Pet dander can spark allergic reactions and also feed other allergens like dust mites. When choosing a dog or cat, look for short-haired, low-shedding breeds. Keep them off furniture and out of bedrooms. Wash their bedding regularly and wipe down surfaces around their bed to remove sticky dander. Bathe and brush them outdoors and vacuum and sweep floors regularly.
Mold & Mildew
Mold and mildew are fungi that thrive in damp, dark areas. Control them by clearing visible growth, ventilating rooms well, using a dehumidifier in high-moisture areas, and wiping down condensation. Dry out damp or flooded areas thoroughly and either air, clean, or throw out wet items.
Pollen is one of the most potent allergy and asthma triggers, especially in the Ohio Valley region. You can prevent pollen from getting into your home by ventilating via your air system instead of opening windows. Be sure that your filters are clear and in good repair to prevent pollen being brought in via your air system.
Chemicals, especially those found in cleaning products and synthetic fragrances, often trigger allergic reactions and asthma attacks.

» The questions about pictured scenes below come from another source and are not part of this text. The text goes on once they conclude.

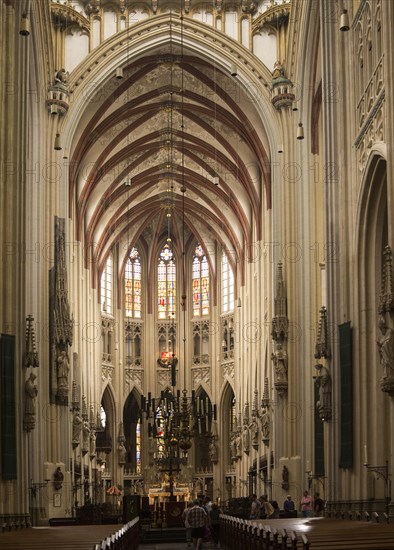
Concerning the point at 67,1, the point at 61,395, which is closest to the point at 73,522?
the point at 61,395

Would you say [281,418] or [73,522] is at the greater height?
[281,418]

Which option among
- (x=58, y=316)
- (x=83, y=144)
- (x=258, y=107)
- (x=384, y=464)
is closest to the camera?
(x=384, y=464)

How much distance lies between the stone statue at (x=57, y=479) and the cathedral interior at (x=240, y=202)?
18 centimetres

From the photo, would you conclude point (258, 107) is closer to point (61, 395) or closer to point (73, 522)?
point (61, 395)

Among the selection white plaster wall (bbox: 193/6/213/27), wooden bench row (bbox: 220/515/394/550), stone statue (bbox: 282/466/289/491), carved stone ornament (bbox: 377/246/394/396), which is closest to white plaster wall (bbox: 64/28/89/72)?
white plaster wall (bbox: 193/6/213/27)

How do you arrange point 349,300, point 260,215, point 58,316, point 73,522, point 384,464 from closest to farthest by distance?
point 384,464 < point 349,300 < point 73,522 < point 58,316 < point 260,215

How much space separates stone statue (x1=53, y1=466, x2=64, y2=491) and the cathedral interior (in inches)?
7.1

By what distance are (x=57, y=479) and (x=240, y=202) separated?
19.1 m

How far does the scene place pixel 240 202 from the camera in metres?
49.4

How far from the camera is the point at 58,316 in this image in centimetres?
3419

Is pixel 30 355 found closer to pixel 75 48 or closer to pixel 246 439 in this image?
pixel 75 48

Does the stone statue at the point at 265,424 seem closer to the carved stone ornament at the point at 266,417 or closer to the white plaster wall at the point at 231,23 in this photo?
the carved stone ornament at the point at 266,417

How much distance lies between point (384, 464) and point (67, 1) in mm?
22280

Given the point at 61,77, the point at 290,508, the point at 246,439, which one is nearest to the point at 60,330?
the point at 61,77
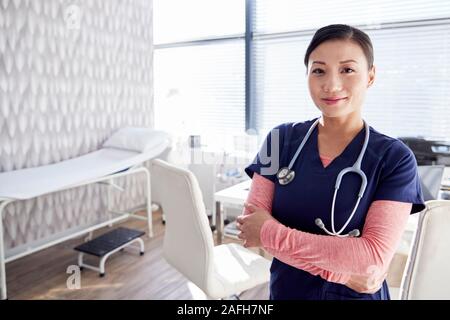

Limit your use of chemical products indoors, choosing organic or low-toxicity alternatives wherever possible.
Cockroaches are known allergy triggers. It can be difficult to keep them out completely, but you can control them by clearing away food and dirty dishes, and emptying the trash frequently. In the case of an infestation, contact a pest control specialist.
Cigarette smoke contains over 3000 chemicals, most of which are known allergy and asthma triggers. You can dramatically improve your indoor air quality by smoking outside, as smoke can seep into walls, floors, and furniture over time. Deep-clean furniture, remove old carpets, strip old wallpaper and paint, and treat the walls with a special sealant before re-covering.
If you suffer from allergies or asthma, improving your indoor air quality is essential.
A cool, clean, well-ventilated home is a good place to start. However, dirty or inefficient air systems can circulate allergens like dust and mold throughout your home, which is especially hazardous for asthma sufferers.